We, Americans, claimed freedom: self-determination against tyranny, corruption, monopoly, and monarchy. We created a government of servants of and to the people to ensure our collective liberty — inspired by duty and sacrifice and the ironclad conviction that we could only stand against the inertia of history together. And, while we also celebrate and protect individual liberty, our nation is predicated on this collective striving — our success is our success.

This fundamental idea has been lost. While our original implementation was flawed by lack of inclusion and the glaring injustice of slavery, our idea of the power of a shared community has been shattered, buried by unproductive partisanship and uncertainty about our future that has resulted in a widespread sense of anxiety and distrust in our political institutions and politicians. This anxiety we feel is a form of tyranny, a collective loss of liberty just as sure as autocracy.
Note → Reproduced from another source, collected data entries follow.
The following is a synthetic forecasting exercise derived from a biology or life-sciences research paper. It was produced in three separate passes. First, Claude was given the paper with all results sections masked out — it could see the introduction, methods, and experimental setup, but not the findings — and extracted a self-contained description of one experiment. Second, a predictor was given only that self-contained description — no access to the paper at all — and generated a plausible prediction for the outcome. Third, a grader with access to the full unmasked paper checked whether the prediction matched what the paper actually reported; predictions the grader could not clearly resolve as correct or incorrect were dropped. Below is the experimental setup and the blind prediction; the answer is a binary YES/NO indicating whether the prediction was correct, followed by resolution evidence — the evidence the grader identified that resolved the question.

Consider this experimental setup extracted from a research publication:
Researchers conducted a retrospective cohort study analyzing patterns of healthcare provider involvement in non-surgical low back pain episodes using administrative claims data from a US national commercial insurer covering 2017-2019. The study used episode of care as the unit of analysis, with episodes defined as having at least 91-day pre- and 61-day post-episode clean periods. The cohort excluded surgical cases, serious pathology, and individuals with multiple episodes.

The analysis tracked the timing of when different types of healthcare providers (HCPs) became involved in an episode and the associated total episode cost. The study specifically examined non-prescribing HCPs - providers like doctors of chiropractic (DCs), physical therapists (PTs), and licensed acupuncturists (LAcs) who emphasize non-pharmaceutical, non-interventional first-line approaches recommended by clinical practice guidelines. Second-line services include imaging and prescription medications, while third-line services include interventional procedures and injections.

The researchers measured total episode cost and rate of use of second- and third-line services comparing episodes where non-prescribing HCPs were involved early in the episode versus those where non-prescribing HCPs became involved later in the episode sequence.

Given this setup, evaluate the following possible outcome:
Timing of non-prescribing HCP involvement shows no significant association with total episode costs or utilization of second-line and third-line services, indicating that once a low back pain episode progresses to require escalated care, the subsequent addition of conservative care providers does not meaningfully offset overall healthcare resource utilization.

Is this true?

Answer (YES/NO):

And our collective anxiety about our place in the future, about lack of opportunity for our families, about the uneven costs of innovation drives the rise of populism, nationalism, the epidemic of self-medication, and the curse of us-versus-them otherness that fragments our collective purpose.

We must remind ourselves of our original inspiration, and we need leaders who spur our confidence and renew our faith in the moments when the pace of change leaves us feeling like the ground is moving beneath our feet. We crave lives of dignity, ideals that matter, and beliefs that animate our hearts. We hear from the callous and careless that these things don’t matter, that ideas like these are childish, that somehow we’ve outgrown them. Denigrating the things that inspire us most makes us cynical and pliable, makes us easy to manipulate and manage, makes us willing to swallow unpalatable truths in the form of compromise and calculation.

Reclaiming our democracy requires an immediate and forceful intervention: reclaiming the joy and earnestness of public service; re-embracing the essential unity of America; reconnecting our belief in personal progress and our personal potential to policies and systems that enable and ensure collective progress; and ensuring that those systems follow through on their intent to ensure safety and access to justice and opportunity for everyone.

This fundamental belief in our goodness and potential — the certainty we have about the possibility of our families and our hope for better futures for them — must be translated to our belief in each other, our community, and our country. We must be more ambitious right now about our path forward. After all — this is our story.


The collapse of trust in each other and in our institutions began with our loss of faith in politicians and government. That loss was their fault, not ours. But that lost faith has now become an intentional mechanism for the powerful to retain power. The assumption of corruption and incompetence feeds actual corruption and incompetence. And while our ineffective government feels remote and irrelevant to our daily lives, this disconnection fuels income inequality, fuels jobs losses, fuels tax policy that punishes the poor and weakens communities, economic policy and business regulation that restricts invention and innovation, and restricts mobility and opportunity. When we disengage, we allow our government to pursue corporate and private goals, rather than our collective liberty and success. The invisible forces that make our lives feel stagnant and painful are not the result of immoral neighbors or some other group undermining our way of life. They are the result of our leaders failing us, enabled by our disengagement from civic life.

These things were stolen from us, and we’ve allowed the theft to persist because we no longer recognize that it matters. Our leaders are to blame, but by disengaging, we are complicit in this system that we are desperate to change. We must reclaim our faith by engaging actively on what matters most to us and clawing our path back to agency and ambition, to a sense of what’s possible, and to a government we trust and that empowers our highest ideals.


Driven by our angry, ugly, gameshow politics, our entire culture has been consumed by division, partisanship, and difference. Rather than public service — and the soaring ambition and ideas of a country of opportunity bound together by shared purpose — the first associations of most Americans with politics are cynicism and disaffection. Working in service of our communities should be joyous and earnest — it should be the great work of our lives — and participating in civic life should be equally inspiring. Instead, politics is seen as sordid and poisonous, as antithetical to progress, and as representing our worst ambitions. The word “politician” is nearly synonymous with corruption, dishonesty, and double-speak, and our cynicism is leading us to give up on the process entirely.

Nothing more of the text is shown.